Il y a trois ans déjà, je découvrais Lise Benincà. À l’époque, elle avait fait paraître dans la collection « Déplacement », dirigée par François Bon, aux éditions du Seuil, un récit très sensible, Balayer, fermer, partir. Les années ont passé, la revoici avec un nouveau récit intime et douloureux sur la perte de l’être aimé.
Lise Bénincà faisait partie des invités des Journées Hervé Bazin aux Rosiers. Aux côtés de Caroline Lunoir et Camille Bordas, elle a évoqué son livre et sa conception de la famille dans son roman. Car, Lise Benincà, en écrivant ce récit sur le deuil, ne s’est pas mise en scène, la narratrice est un personnage fictif. En effet, en lisant ce roman, je me suis demandé si l’auteur racontait sa propre histoire ou bien si elle l’avait inventée de toutes pièces. Je me suis posée la question non par voyeurisme, mais tout simplement parce que l’auteur parvient à partager avec le lecteur les sentiments justement indicibles liés à cette situation.
Les Oiseaux de paradis est un texte court et pourtant poignant. Si vous connaissez un peu la prose de Lise Benincà, vous savez donc qu’elle n’est pas du genre à se répandre en d’incessants bavardages ou digressions. La brièveté et la pudeur sont les caractéristiques de son écriture. L’auteur ne profite pas de son sujet pour réfléchir au deuil, elle nous donne à le lire, directement.
Ainsi, la narratrice est-elle en couple avec Samuel avec qui elle mène une existence harmonieuse.
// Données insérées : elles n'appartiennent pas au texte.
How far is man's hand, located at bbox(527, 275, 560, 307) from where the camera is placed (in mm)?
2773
Mais, cet équilibre s’effondre le jour où un camion percute violemment le taxi dans lequel se trouve le jeune homme, qui meurt sur le coup.
La jeune femme se retrouve désormais seule. Elle n’a personne, ni famille ni amis avec qui partager ce drame, et ce d’autant plus qu’elle travaille à domicile pour une maison d’édition scientifique. Ses seuls liens sont ceux de sa belle-famille, essentiellement sa belle-sœur et sa belle-mère, le beau-père est quasi inexistant. Flavie, la belle-sœur, est un personnage qui m’a particulièrement intéressée. Elle représente la vie et l’épanouissement. Sans attaches, Flavie voyage et jouit de l’existence sans se poser de question. Ce portrait solaire s’oppose à celui de la belle-mère, accablée par la mort de son fils. Femme recroquevillée sur elle-même, elle est prise en charge par sa belle-fille qui prend pitié d’elle et de sa souffrance incommensurable.
Quant à l’évocation de sa propre souffrance, la narratrice, traductrice de livres scientifiques, a recours au lexique médical ce qui lui permet de rendre palpable ce qu’elle ressent physiquement et de ne pas se laisser aller à de grands élans lyriques. Son récit demeure extrêmement sobre.
Oiseaux de paradis est un récit touchant et finalement optimiste puisque peu à peu la narratrice apprend à retrouver espoir, et à renouer contact avec le monde extérieur. Lise Benincà, au-delà de cette histoire de perte, souhaite expérimenter la langue. Elle utilise donc un vocabulaire médical pour évoquer la douleur, l’absence du corps, mais elle cherche également une prose poétique propre à exprimer cette indicible souffrance.